You are trained to consult it. Nothing gimmicky about that.
They can be in your head, or on paper, but they are CHECK lists. I think it’s also easy to call them a gimmick if the mindset is that the checklist solves problems. I am of the mind that the required use of a checklist ensures that you have a mindset to prevent problems. A checklist is my buddy-pilot..I do all of the things, but he’s making sure, because I don’t wish to be a statistic through complacency. This takes work too.
My last note, wanted it separate…
Learning to fly has never been hard. I wish I could have learned to fly without comm units, where you had to learn more about why things work, not just how.
If you think that the drive to the airport is not the most dangerous part of the journey, then clearly you don’t have to take IH-35 to get to your home airport.
My “pet peeve” is pilots who insist on flying a traffic pattern so large that it almost goes outside the Class C boundary. Oddly enough, most of these folks come to our airport because their own local airport pattern is “saturated” with three other airplanes flying over-large patterns. So they come to our airport, where our tower folks and local pilots try to keep things “tight” and are able to handle 3X the traffic volumes. Fortunately, our great tower crew recognizes many of these guys now, and will put the “tight pattern” folks into opposite (right) traffic so we can get 3 trips around the pattern for every one the “B-52” pilots accomplish in their Cirrus. Those B-52 drivers often get clearances like “You’re number three behind the yellow Cub just turning base, and the orange Citabria just turning downwind…”
But when opposite traffic is not feasible, I find myself forced to follow that Cirrus practically to the next county on downwind, then to fly the approach leg at close to max cruise speed to prevent traffic from stacking up behind me if I flew at my normal approach speed. So their “stabilized approach” pretty much insures that I cannot make anything remotely resembling a “normal approach” and wind up having to decelerate from 100 mph to 50 mph on short final.
God forbid that any of those “big pattern” guys ever suffer an engine failure in the pattern. There is no way they could make it to the runway from their base leg turn point.
(There, I feel MUCH better now!)
Richard,
Regarding your quote from the Gleim CFI course.
“A quote from the Gleim course: “Emphasize that the greatest vortex strength therefore occurs when the generating aircraft is HEAVY, CLEAN and SLOW, etc., especially during takeoff.”
I too use Gleim and questioned that statement so I went to the FAA Pilot and Controller Guide to Wake Turbulence publication and it states “about” the same… except it specifies “HEAVY, SLOW with a clean wing configuration” .
I will say that your article made me think and then go look it up. Thanks
I’ve always loved reading Richard Collins. But today, based on recent experience, I have to disagree with his assessment of the FAA bureaucracy. I recently finished building an E-AB aircraft. The registration, inspection AWC issuance, and Repairman Certificate was smooth. timely and well executed. The folks at the FSDO were more than helpful. Your mileage may vary, but my experience was great.

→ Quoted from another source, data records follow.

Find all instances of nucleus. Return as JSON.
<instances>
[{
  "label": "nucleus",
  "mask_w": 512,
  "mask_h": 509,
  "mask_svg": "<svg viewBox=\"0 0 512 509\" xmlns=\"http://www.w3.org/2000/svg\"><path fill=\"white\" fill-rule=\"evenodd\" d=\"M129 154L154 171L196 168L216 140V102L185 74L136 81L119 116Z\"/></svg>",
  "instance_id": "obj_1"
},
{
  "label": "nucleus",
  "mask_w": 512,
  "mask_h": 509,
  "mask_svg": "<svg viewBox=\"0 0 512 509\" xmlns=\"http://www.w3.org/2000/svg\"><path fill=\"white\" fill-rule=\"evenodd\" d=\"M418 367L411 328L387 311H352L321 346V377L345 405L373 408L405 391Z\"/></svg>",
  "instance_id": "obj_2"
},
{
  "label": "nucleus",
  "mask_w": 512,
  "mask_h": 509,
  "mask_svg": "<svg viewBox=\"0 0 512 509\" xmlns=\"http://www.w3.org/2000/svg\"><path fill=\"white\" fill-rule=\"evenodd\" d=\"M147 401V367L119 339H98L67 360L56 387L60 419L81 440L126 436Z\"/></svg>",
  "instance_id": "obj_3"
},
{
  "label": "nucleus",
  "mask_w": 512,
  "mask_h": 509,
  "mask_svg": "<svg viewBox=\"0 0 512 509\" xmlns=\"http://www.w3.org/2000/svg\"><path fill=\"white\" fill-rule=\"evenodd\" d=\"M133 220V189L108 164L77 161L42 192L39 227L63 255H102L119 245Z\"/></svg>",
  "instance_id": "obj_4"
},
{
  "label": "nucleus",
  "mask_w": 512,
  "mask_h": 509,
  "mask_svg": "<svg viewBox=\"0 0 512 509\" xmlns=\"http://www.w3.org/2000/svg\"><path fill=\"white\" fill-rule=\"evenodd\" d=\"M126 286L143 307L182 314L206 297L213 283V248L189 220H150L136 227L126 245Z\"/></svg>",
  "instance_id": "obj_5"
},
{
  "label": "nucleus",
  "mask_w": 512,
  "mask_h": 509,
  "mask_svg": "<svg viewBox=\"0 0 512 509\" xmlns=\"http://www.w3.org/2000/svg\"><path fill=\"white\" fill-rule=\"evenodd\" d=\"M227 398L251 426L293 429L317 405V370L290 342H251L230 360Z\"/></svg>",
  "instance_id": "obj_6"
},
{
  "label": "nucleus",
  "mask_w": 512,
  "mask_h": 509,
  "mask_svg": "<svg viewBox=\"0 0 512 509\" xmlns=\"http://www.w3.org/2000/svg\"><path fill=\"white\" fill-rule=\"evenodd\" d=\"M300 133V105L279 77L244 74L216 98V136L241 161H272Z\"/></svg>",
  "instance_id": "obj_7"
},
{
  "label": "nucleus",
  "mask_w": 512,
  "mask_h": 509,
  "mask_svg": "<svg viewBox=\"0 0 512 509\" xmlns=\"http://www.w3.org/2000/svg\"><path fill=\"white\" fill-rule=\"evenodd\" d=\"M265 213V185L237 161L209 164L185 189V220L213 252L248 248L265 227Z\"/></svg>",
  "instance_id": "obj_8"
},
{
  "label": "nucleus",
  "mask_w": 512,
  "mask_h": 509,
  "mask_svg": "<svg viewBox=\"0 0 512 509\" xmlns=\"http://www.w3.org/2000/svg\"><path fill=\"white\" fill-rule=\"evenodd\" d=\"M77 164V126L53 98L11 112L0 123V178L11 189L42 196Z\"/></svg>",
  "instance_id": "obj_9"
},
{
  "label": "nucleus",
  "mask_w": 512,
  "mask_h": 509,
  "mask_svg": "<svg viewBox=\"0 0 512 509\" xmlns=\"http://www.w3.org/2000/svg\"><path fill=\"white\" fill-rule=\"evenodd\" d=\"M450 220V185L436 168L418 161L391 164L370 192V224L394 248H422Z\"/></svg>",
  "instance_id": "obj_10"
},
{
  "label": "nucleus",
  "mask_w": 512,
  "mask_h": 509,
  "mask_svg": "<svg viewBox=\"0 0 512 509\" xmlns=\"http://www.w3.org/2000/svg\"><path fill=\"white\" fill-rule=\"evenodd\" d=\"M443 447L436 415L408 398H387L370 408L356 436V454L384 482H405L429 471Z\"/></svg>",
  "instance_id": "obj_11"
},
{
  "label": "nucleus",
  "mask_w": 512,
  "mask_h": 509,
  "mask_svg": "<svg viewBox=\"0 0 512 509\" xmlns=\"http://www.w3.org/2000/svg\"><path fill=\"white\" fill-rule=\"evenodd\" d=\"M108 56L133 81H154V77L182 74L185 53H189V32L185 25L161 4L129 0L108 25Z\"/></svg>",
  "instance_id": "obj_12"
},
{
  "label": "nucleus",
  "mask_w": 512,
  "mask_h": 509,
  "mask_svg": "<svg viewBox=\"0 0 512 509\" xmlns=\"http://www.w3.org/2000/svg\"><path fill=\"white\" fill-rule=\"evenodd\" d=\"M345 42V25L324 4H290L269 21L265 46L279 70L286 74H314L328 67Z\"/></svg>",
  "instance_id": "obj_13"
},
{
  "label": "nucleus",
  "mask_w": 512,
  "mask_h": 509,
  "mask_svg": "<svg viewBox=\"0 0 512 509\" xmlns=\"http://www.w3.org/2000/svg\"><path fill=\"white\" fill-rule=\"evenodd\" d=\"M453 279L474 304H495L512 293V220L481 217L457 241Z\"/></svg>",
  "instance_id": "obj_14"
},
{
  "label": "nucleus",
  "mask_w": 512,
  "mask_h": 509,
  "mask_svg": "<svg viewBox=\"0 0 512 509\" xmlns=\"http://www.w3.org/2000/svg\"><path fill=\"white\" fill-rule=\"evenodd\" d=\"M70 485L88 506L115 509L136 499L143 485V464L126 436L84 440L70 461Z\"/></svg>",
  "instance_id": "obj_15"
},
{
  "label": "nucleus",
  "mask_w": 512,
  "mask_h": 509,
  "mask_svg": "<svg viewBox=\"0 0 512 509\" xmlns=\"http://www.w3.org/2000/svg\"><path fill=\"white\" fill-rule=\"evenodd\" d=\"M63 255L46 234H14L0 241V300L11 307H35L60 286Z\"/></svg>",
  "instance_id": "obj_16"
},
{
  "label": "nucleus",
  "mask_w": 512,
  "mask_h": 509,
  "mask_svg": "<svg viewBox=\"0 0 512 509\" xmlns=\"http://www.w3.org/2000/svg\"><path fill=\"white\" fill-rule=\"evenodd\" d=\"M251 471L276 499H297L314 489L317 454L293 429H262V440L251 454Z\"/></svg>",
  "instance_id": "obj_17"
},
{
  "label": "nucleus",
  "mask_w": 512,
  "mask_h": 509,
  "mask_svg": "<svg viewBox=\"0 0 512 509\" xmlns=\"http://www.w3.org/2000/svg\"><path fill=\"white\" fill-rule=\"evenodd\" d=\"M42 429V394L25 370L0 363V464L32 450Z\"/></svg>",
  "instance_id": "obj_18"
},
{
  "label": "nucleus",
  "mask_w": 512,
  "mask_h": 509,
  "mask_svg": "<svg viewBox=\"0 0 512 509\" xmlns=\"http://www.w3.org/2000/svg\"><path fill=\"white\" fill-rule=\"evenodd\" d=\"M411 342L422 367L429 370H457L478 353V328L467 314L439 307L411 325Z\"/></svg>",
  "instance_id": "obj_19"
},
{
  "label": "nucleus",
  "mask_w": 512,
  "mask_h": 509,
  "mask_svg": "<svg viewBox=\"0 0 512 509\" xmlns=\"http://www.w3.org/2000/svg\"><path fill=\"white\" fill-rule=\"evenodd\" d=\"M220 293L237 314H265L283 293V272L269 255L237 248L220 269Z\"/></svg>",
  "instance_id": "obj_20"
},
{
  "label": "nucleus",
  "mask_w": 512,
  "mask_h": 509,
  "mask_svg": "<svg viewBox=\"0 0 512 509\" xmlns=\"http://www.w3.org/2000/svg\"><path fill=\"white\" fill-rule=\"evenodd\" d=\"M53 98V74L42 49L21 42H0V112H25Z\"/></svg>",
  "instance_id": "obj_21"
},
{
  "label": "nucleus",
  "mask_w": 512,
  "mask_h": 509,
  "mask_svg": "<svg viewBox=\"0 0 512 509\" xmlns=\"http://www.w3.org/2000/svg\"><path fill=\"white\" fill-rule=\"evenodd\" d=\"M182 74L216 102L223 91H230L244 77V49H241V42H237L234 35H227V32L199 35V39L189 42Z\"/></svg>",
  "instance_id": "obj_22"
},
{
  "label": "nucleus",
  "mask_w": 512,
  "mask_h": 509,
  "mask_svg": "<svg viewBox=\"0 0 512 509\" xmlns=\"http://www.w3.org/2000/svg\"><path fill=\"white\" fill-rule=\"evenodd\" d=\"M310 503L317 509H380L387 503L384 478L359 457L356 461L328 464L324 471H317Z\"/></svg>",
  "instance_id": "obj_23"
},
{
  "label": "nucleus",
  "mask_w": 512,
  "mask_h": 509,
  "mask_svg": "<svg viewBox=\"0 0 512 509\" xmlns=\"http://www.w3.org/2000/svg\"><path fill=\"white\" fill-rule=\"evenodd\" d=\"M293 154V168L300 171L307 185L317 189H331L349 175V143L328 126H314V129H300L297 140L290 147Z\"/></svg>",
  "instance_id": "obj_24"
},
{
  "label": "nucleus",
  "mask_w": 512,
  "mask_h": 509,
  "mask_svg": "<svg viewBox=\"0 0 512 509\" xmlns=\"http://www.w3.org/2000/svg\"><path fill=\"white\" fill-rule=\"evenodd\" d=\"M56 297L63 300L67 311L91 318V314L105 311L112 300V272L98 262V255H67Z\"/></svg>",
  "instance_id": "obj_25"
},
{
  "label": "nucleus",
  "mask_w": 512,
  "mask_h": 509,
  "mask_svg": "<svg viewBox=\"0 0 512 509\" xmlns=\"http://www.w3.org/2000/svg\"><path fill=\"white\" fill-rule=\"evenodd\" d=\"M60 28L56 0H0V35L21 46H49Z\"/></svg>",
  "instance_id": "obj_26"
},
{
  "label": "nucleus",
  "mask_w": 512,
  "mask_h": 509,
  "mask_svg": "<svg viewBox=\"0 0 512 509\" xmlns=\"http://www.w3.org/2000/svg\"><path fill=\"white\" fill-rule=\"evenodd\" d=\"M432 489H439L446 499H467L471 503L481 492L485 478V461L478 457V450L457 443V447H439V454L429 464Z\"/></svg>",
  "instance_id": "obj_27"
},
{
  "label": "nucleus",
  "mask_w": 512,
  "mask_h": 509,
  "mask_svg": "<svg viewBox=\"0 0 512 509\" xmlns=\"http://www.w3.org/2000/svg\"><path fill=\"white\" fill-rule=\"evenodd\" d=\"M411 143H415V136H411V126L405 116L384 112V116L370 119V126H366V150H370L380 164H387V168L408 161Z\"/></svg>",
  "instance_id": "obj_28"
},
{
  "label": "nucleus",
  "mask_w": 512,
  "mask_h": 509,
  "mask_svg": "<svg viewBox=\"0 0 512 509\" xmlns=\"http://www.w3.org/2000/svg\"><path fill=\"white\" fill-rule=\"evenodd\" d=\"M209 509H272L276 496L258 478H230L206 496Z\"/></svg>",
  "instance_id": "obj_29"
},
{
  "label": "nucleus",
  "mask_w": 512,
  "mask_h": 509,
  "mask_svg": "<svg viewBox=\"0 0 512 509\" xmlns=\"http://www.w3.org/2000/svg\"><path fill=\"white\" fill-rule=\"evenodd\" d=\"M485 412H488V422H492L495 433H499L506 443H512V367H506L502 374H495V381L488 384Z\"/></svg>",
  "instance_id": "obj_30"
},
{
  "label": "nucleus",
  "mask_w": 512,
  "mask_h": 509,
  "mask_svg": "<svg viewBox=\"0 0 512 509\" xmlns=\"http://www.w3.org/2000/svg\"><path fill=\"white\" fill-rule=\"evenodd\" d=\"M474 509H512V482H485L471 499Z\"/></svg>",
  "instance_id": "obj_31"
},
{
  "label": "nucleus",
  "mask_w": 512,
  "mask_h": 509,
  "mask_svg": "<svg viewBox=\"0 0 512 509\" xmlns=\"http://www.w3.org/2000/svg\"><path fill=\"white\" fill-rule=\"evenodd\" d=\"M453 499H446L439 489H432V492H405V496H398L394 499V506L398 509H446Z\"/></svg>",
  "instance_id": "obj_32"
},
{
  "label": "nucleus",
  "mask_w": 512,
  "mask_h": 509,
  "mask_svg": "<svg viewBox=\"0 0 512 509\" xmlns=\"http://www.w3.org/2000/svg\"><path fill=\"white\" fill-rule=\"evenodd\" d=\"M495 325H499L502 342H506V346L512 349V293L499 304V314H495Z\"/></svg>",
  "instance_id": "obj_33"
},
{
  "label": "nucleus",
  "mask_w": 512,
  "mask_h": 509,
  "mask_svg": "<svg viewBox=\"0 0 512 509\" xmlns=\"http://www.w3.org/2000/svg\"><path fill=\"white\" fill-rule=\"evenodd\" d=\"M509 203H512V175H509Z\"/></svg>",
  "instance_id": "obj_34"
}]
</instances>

I also completed an E-AB aircraft this last summer and found the inspection process very professional and courteous. My DAR was also being evaluated by the FSDO at the same time and they were also quite courteous and friendly. A few days later I took the required paperwork to the FSDO office and received my Repairman certificate within a few minutes. We have always found the FAA helpful and cooperative and always had good experiences.